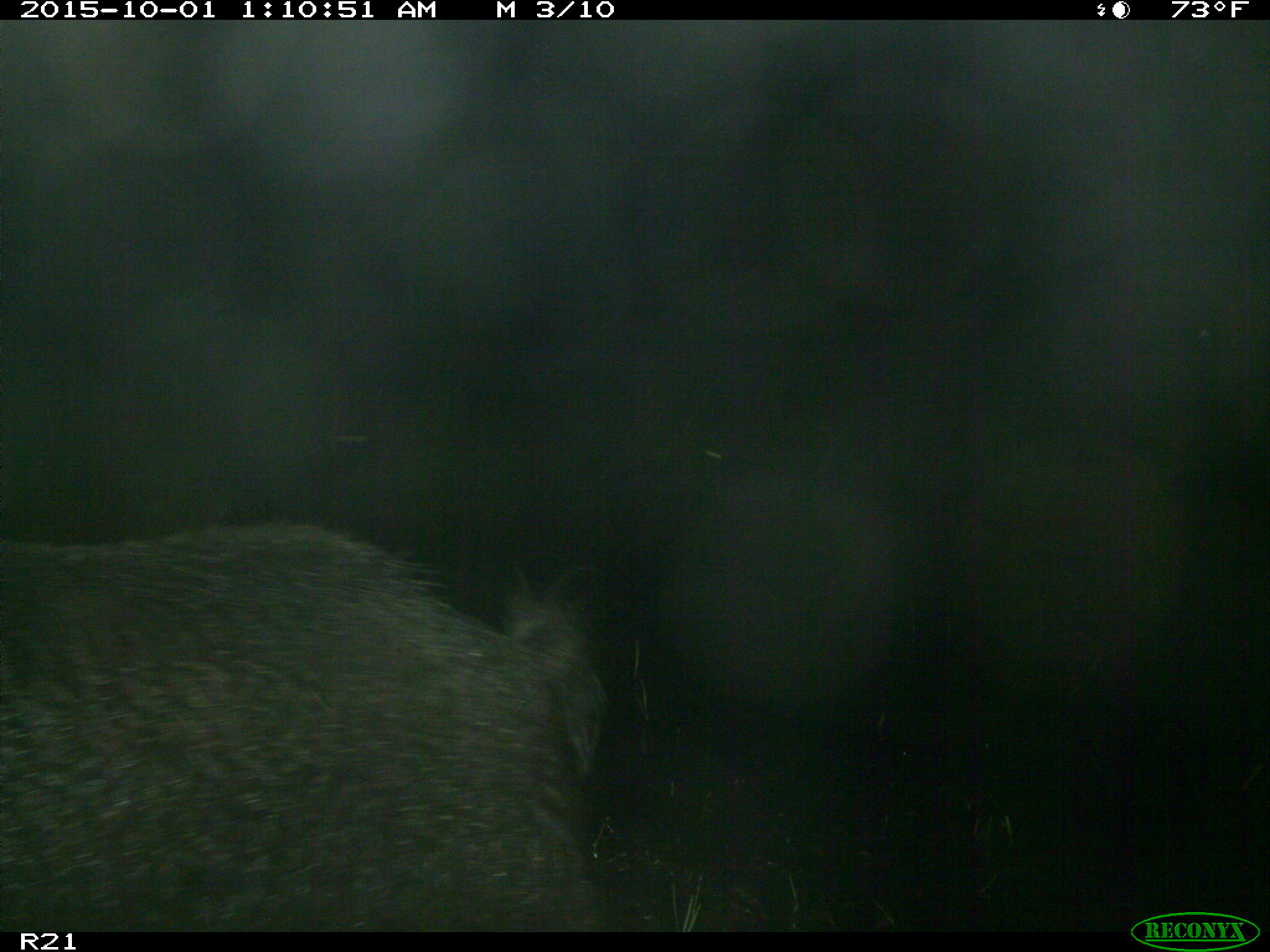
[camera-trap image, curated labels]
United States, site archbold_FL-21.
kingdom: Animalia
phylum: Chordata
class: Mammalia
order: Artiodactyla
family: Suidae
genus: Sus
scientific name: Sus scrofa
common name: wild boar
Sus scrofa (wild boar).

--------------------

Brief
Take the listing and print it again exactly, but without any pictures.

Exercise answer
[camera-trap image, curated labels]
United States, site archbold_FL-21.
kingdom: Animalia
phylum: Chordata
class: Mammalia
order: Artiodactyla
family: Suidae
genus: Sus
scientific name: Sus scrofa
common name: wild boar
Sus scrofa (wild boar).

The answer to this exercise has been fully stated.